Big Changes Bring Big Questions for UNC

Editor’s Note: This article originally appeared in the Greensboro News & Record on April 9.

Two years into the presidency of Erskine Bowles, the University of North Carolina (UNC) system appears ready to make some sweeping changes.

Speaking before the March meeting of the Board of Governors, members of UNC’s general administration made two proposals. First, they suggested adding a system of branch campuses, initially in the form of joint projects with community colleges or by renting classroom space in commercial buildings. Second, they intend to take a stronger role in the creation and elimination of degree programs by the 16 member universities, indicating they would favor expanding existing programs or starting collaborative programs over the establishment of new, independent ones.

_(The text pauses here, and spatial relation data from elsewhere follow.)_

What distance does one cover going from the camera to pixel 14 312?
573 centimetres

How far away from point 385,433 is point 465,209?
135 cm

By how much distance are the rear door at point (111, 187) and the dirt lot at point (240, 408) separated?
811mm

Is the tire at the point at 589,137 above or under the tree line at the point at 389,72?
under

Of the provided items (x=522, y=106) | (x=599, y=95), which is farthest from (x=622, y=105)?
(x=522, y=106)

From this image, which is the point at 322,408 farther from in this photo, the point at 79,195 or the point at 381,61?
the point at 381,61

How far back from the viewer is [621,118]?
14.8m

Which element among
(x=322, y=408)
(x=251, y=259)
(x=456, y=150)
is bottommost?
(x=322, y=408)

These changes are major. What are we to make of them?

The first plan is almost uniformly positive. A typical branch campus will initially feature two-plus-two programs, in which students spend the first two years attaining an associate’s degree from the community college, and then take classes from university professors at the community college or at a “storefront” classroom to complete the final two years of their four-year bachelor’s degree. Creating branches makes education more accessible to students who wish to remain in their local community without being forced to make extravagant long-distance commutes. It’s especially valuable for the growing older student population.

Aligning the four-year schools with the community college system should also reduce the cost of education — for the state as well as for the students. In addition, the universities can provide some struggling community colleges with financial help and expertise.

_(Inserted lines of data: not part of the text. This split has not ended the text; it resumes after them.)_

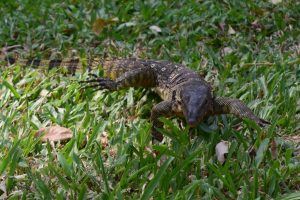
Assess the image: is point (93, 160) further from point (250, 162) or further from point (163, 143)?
point (250, 162)

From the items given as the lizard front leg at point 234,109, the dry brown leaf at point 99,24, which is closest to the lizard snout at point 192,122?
the lizard front leg at point 234,109

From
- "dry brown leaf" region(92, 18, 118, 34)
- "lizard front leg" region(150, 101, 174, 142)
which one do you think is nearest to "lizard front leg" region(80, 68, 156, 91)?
"lizard front leg" region(150, 101, 174, 142)

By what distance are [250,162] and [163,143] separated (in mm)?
654

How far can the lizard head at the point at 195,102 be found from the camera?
3.87 m

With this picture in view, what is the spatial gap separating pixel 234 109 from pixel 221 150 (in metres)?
0.59

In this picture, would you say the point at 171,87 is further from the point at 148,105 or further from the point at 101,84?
the point at 101,84

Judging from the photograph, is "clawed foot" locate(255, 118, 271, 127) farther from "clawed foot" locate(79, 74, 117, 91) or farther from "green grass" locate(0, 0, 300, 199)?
"clawed foot" locate(79, 74, 117, 91)

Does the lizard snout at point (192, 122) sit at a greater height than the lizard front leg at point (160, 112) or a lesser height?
greater

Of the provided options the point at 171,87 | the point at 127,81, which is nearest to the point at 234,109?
the point at 171,87

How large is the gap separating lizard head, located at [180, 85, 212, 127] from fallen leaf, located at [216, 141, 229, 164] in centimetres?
25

The move toward greater centralization is more complicated, however. A centralized approach does offer promise for improved management – it can be very useful in eliminating costly redundancies in degree programs. Yet it has its own perils, particularly in light of the new emphasis on expanding the university system’s role in economic development.

UNC vice president Alan Mabe emphasized the positive side of greater control, including the potential for collaborative programs to aid in economic development. For example, Elizabeth City State University (ECSU) has a doctoral pharmacy program in a partnership with UNC-Chapel Hill. Ten to fifteen pharmacy students enroll each year. They receive their degrees from UNC-Chapel Hill, but attend classes at Elizabeth City, in an area with considerable unmet demand for pharmacists. The hope is, according to Mabe, that after performing their required clinical work in the area, some students might choose to stay after graduation.

Yet such targeted development schemes must be eyed with suspicion.This is a very different situation than a two-plus-two elementary education program at Coastal Carolina Community College, in conjunction with UNC-Wilmington. That program is intended to alleviate a teacher shortage in Onslow County, and offers residents who do not wish to leave the area a chance to remain while pursuing their degrees. There is a very high probability that they will choose to work locally upon graduation.

The pharmacy program at Elizabeth City, however, brings in people with no ties to the community, and provides them with the skills to find employment elsewhere. Perhaps a few will get their initial job in the northeast part of the state. Once armed with a pharmacy degree and several years of experience in a profession with high national demand, however, they can easily find jobs at much higher salaries in more prosperous regions with more amenities. With such options available, few people will choose to remain in a remote, depressed area for long. If it turns out that few graduates of the program settle in the Elizabeth City area, the program will merely become another redistribution of money from one part of the state to another, more like an entitlement program rather than the answer to a long-term labor shortage.

There is still the possibility that these two policy changes may turn out to be sensible, low-cost solutions to help the UNC system deal with the crush of new students anticipated with North Carolina’s projected population growth. Certainly, the branch campuses offer great potential to help the state deal with labor shortages and perhaps increase economic growth. But one should be wary of attempts to micromanage a large system like UNC, let alone a state economy, with the sort of intensive central planning and concentration of power sought by the general administration. If the ECSU-UNC pharmacy program and similar economic development plans fail to deliver their desired results, will the general administration be able to reverse their course? Or will the North Carolina landscape be dotted with costly but failed good intentions?